## Short exercise
Please rewrite the lines below, renaming "fleece nose roll" to "sheepskin noseband" wherever it appears and keeping everything else as it is.
----- Input material -----
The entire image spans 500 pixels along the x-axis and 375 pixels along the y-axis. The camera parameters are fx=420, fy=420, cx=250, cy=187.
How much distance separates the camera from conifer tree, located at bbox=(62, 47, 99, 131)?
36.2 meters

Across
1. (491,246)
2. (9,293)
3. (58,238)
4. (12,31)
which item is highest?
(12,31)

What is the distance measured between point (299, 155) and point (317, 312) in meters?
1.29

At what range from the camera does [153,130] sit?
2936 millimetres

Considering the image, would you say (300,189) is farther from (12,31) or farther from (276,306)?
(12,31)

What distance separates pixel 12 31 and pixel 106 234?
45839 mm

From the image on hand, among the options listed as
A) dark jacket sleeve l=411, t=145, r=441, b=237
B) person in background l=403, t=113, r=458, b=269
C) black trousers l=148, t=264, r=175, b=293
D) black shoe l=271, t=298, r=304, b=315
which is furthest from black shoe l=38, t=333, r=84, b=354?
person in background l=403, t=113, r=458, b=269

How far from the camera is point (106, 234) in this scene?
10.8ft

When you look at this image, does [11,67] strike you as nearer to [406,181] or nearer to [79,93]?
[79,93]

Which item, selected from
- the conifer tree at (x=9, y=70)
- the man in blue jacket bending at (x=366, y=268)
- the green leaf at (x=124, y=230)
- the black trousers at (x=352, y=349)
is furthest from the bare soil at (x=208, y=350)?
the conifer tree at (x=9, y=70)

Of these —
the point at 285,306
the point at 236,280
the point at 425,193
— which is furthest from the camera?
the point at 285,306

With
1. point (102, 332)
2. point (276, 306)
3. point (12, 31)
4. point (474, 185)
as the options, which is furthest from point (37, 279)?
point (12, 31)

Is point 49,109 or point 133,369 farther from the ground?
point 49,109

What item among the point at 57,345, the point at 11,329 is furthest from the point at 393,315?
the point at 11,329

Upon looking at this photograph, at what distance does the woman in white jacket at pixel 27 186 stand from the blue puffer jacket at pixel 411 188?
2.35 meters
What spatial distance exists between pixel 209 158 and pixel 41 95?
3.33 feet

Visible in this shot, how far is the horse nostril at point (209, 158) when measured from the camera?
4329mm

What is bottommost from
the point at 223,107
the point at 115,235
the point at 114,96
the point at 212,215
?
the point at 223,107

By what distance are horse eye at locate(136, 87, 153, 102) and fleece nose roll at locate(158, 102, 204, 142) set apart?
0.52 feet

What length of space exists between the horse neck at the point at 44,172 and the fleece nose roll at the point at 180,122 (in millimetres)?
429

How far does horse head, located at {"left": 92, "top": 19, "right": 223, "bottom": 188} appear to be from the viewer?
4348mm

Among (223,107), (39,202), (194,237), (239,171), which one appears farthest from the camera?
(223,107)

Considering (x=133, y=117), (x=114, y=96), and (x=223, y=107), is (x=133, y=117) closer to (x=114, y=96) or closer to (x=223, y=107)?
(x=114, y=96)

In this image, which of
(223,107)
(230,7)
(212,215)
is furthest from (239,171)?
-----
## Answer to this problem
The entire image spans 500 pixels along the x-axis and 375 pixels along the y-axis. The camera parameters are fx=420, fy=420, cx=250, cy=187.
How much distance separates the camera from conifer tree, located at bbox=(62, 47, 99, 131)?
36.2 meters

Across
1. (491,246)
2. (9,293)
3. (58,238)
4. (12,31)
which item is highest?
(12,31)

What is the distance measured between point (299, 155) and point (317, 312) in meters?
1.29

At what range from the camera does [153,130] sit?
2936 millimetres

Considering the image, would you say (300,189) is farther from (12,31) or farther from (276,306)?
(12,31)

What distance separates pixel 12 31 and pixel 106 234?
45839 mm

From the image on hand, among the options listed as
A) dark jacket sleeve l=411, t=145, r=441, b=237
B) person in background l=403, t=113, r=458, b=269
C) black trousers l=148, t=264, r=175, b=293
D) black shoe l=271, t=298, r=304, b=315
which is furthest from black shoe l=38, t=333, r=84, b=354?
person in background l=403, t=113, r=458, b=269

How far from the camera is point (106, 234) in this scene?
10.8ft

When you look at this image, does [11,67] strike you as nearer to [406,181] or nearer to [79,93]?
[79,93]

Which item, selected from
- the conifer tree at (x=9, y=70)
- the man in blue jacket bending at (x=366, y=268)
- the green leaf at (x=124, y=230)
- the black trousers at (x=352, y=349)
is furthest from the bare soil at (x=208, y=350)?
the conifer tree at (x=9, y=70)

Of these —
the point at 285,306
the point at 236,280
the point at 425,193
— which is furthest from the camera?
the point at 285,306

With
1. point (102, 332)
2. point (276, 306)
3. point (12, 31)
4. point (474, 185)
as the options, which is furthest from point (37, 279)?
point (12, 31)

Is point 49,109 or point 133,369 farther from the ground?
point 49,109

What item among the point at 57,345, the point at 11,329 is furthest from the point at 393,315?
the point at 11,329

Upon looking at this photograph, at what distance does the woman in white jacket at pixel 27 186 stand from the blue puffer jacket at pixel 411 188?
2.35 meters
What spatial distance exists between pixel 209 158 and pixel 41 95?
3.33 feet

Visible in this shot, how far is the horse nostril at point (209, 158) when measured from the camera?
4329mm

What is bottommost from
the point at 223,107
the point at 115,235
the point at 114,96
the point at 212,215
?
the point at 223,107

By what distance are horse eye at locate(136, 87, 153, 102) and sheepskin noseband at locate(158, 102, 204, 142) set apart?
0.52 feet

What length of space exists between the horse neck at the point at 44,172 and the sheepskin noseband at the point at 180,122 (in millimetres)?
429

How far does horse head, located at {"left": 92, "top": 19, "right": 223, "bottom": 188} appear to be from the viewer?
4348mm

Among (223,107), (39,202), (194,237), (239,171), which one appears farthest from the camera?
(223,107)

Considering (x=133, y=117), (x=114, y=96), and (x=223, y=107), is (x=133, y=117) closer to (x=114, y=96) or closer to (x=223, y=107)?
(x=114, y=96)

In this image, which of
(223,107)
(230,7)
(212,215)
is furthest from (239,171)?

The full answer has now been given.